Pryor werd op zijn donder gegeven op weg naar een 35-3 nederlaag – niet de manier waarop een elite quarterback in “pro-stijl” ooit wordt ontwikkeld.

Mike Ehrmann/Getty Images

Pryors carrière bij Ohio State viel samen met de rest van het programma uit elkaar, maar na drie volledige seizoenen college football was hij nauwelijks meer gepolijst als quarterback dan toen hij de middelbare school verliet.

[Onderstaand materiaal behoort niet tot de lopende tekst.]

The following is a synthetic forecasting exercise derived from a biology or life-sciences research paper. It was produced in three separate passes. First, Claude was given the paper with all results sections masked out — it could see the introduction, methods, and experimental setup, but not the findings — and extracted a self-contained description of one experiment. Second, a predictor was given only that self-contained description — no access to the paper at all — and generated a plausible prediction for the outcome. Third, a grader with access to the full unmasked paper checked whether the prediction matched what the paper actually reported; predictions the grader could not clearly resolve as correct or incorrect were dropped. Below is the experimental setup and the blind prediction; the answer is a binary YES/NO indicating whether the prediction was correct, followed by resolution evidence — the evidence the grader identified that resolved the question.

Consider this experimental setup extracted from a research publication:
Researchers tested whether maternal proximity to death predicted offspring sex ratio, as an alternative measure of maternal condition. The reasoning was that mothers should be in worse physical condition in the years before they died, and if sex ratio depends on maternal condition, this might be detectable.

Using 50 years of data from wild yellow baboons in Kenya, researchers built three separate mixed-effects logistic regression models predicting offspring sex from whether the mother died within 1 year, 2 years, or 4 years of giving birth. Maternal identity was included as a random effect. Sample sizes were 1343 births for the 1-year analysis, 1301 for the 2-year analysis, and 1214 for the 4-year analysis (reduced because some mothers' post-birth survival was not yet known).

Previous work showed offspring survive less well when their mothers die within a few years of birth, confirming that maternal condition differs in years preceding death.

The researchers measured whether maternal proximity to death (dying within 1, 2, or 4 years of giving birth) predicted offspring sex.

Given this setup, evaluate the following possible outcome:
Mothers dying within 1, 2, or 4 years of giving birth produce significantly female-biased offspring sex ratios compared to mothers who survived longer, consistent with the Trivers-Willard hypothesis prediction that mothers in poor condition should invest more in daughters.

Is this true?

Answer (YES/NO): NO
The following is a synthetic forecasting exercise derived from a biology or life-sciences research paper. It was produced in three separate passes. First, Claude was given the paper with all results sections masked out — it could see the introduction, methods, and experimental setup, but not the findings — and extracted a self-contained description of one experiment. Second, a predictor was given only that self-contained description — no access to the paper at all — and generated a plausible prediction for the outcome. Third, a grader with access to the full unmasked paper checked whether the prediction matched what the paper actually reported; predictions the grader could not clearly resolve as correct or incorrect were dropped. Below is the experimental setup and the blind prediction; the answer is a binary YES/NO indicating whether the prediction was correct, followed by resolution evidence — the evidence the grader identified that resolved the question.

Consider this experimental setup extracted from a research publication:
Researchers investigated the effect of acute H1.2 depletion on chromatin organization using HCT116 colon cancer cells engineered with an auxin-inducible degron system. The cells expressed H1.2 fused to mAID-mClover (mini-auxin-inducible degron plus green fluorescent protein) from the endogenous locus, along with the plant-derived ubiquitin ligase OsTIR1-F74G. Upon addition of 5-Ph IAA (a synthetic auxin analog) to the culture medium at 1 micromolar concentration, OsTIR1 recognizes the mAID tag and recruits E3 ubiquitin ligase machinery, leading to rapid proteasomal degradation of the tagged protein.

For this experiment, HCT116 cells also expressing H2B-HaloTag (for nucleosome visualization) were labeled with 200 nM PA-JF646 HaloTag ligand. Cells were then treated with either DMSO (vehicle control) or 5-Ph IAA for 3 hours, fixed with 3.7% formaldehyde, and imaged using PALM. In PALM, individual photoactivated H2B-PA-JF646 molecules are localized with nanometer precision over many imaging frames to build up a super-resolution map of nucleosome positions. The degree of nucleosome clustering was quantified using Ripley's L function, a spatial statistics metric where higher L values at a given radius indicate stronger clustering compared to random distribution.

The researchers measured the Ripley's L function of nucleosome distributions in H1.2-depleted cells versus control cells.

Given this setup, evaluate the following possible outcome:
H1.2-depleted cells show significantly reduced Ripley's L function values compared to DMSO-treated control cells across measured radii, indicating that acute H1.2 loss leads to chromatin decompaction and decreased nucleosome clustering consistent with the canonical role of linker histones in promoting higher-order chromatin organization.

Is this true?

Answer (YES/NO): YES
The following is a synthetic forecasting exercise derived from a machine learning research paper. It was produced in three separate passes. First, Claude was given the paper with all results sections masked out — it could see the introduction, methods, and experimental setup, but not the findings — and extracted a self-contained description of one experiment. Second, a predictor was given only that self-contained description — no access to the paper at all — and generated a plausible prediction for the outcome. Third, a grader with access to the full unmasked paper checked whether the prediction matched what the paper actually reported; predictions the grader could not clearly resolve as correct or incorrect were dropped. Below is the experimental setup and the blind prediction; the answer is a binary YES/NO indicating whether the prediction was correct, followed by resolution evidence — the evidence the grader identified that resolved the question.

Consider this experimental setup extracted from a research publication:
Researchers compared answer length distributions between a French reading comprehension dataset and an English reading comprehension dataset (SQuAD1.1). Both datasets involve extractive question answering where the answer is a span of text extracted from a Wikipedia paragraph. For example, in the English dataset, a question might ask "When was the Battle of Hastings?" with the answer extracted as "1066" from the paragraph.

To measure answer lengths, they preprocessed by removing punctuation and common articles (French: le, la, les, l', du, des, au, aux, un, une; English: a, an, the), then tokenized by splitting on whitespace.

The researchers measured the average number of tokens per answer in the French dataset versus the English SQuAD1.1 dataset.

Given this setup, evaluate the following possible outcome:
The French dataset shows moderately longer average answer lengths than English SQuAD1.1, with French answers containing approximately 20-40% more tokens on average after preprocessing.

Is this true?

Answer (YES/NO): NO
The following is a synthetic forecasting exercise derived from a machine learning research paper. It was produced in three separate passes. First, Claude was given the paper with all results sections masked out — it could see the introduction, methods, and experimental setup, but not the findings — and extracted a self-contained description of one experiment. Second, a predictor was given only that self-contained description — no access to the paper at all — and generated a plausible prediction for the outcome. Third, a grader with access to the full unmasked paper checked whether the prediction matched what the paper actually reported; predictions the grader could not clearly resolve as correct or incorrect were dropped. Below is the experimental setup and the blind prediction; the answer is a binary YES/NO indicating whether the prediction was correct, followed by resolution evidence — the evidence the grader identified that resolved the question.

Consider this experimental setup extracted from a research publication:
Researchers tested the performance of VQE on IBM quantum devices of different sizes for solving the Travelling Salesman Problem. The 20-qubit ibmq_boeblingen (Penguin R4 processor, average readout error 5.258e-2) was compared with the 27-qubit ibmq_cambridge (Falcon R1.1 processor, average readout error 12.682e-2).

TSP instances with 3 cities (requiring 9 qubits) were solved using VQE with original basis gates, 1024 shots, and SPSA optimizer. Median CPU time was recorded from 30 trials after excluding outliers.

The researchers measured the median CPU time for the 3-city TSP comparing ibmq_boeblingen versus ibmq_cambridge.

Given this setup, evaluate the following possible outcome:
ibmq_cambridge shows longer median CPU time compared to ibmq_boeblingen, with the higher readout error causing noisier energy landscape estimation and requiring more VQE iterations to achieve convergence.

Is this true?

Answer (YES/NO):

Pryor’s oogverblindende, maar ruwe tools waren genoeg om wijlen Al Davis ervan te overtuigen hem op de bank van de Raiders te parkeren.

Het is bijna een halve eeuw nadat Howell werd opgesteld als een veiligheid, en bijna een kwart eeuw nadat Williams de Redskins naar de bergtop leidde. Ironisch genoeg is het misschien in de NFL waar Pryor en andere begaafde Afro-Amerikaanse quarterbacks eindelijk de kans krijgen om hun techniek in de “pro-stijl” te ontwikkelen.